Paris-based automotive supplier Valeo SA is teaming up with Japan's Ichikoh Industries Ltd. to create a worldwide lighting team worth more than $1.8 billion. Valeo and Tokyo-based Ichikoh signed a memorandum of understanding April 17 to form an equity alliance that will allow each company access to production and technology operations with their partner.
Together, the companies will operate 23 lighting operations around the world — 11 in Europe, eight in Asia and four in North and South America.
Exterior auto lighting is made primarily of plastic, with polycarbonate and acrylic used in the process.
"In terms of global vehicle production, many of our customers want to deal with just one company," Valeo spokeswoman Chandra Lewis said in a telephone interview from the firm's office in Auburn Hills, Mich. "They want consistency."
The agreement, slated for completion by July 1, allows each company to buy a 20 percent stake in the other. It gives Valeo its first link in Japan, while providing Ichikoh with its initial European operation.
"It seems on the surface to be a very good relationship," said Greg Janicki, vice president of automotive consultants CSM Worldwide Corp. of Northville, Mich.
The agreement brings together several pieces of the lighting puzzle for the two companies.
Valeo is a major link for France's Renault SA, responsible for 65 percent of the automakers' lighting programs.
Renault controls Nissan Motor Co., owning more than 36 percent of the business. Ichikoh provides more than a quarter of the headlights made in Japan, with Nissan and Toyota Motor Corp. as its main customers there.
In North America, Valeo is a 50-50 partner in Valeo Sylvania Lighting Systems, along with Osram GmbH of Munich, Germany. Valeo Sylvania of Seymour, Ind., is the fourth-largest supplier of headlamps in North America, and the eighth-largest taillight supplier, Janicki noted.
Ichikoh, meanwhile, owns 10 percent of North American Lighting of Farmington Hills, Mich., which provides 97 percent of Nissan's headlights on North American-built models.
At the same time the two companies link their supply chains, automakers are aiming to reduce their supplier base.
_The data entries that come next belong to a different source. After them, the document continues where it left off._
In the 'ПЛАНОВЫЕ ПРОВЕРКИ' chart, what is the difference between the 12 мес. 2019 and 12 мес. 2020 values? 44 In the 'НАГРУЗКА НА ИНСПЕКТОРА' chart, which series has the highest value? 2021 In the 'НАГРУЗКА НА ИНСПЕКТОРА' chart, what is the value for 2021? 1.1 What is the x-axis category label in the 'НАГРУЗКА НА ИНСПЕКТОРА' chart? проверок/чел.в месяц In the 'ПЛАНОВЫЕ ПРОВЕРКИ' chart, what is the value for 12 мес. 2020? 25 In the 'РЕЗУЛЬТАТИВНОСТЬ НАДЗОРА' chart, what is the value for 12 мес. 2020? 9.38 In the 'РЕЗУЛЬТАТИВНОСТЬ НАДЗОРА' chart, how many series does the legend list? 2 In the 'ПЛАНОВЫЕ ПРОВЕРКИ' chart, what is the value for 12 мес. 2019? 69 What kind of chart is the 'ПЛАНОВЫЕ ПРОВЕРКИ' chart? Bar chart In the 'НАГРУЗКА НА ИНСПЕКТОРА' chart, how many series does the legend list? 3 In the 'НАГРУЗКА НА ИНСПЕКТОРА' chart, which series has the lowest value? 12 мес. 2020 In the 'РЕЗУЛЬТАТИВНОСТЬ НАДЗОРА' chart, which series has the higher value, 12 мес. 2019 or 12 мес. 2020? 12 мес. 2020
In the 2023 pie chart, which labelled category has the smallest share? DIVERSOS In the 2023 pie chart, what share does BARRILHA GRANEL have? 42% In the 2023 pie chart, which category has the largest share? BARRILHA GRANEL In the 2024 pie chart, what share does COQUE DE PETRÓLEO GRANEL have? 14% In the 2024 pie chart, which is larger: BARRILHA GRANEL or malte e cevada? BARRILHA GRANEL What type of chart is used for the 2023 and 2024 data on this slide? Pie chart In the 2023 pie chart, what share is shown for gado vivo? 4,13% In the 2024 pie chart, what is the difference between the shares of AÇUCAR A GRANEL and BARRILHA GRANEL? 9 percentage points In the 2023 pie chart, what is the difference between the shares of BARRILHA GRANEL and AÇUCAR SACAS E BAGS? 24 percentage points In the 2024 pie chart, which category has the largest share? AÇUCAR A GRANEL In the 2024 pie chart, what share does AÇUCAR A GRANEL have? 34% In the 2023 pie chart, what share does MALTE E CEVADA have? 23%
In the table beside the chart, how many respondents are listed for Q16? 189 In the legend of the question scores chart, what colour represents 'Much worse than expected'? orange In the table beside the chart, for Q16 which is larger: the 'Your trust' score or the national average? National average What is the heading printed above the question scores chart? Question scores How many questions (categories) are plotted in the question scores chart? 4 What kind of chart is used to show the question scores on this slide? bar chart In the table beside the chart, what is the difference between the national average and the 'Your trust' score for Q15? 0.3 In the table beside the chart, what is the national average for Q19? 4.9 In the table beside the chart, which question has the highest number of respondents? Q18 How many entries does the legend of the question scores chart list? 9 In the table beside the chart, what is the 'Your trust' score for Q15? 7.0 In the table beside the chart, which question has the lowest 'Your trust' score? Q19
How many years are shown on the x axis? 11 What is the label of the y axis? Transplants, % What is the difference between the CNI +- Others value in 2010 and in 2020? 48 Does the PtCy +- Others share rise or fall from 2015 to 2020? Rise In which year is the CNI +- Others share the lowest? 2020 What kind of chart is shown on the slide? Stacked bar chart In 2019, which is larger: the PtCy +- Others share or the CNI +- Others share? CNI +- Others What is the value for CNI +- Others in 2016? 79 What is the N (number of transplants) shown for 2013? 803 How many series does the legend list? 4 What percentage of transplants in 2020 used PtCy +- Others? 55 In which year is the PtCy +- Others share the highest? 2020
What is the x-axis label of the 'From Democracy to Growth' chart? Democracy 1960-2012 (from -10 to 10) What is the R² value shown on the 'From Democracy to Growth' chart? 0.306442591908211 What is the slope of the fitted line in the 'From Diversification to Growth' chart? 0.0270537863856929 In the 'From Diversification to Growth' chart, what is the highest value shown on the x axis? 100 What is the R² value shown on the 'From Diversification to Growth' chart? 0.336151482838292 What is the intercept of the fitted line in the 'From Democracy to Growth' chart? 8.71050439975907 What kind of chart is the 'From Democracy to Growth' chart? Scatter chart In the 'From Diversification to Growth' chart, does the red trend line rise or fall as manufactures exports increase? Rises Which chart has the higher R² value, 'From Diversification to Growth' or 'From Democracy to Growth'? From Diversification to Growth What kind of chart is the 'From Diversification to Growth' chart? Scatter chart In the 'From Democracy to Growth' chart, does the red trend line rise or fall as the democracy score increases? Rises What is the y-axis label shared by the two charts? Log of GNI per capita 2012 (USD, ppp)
Nissan announced plans last year to cut the number of its suppliers to 600 from more than 1,100.
"Nissan is very serious about looking at its source base," Janicki said.
By joining forces, the two companies can better establish themselves as one of those suppliers left standing following the shakeout, he said.
"Not only can we offer customers a global base, but through the sharing of ideas, we can add more value," Lewis said.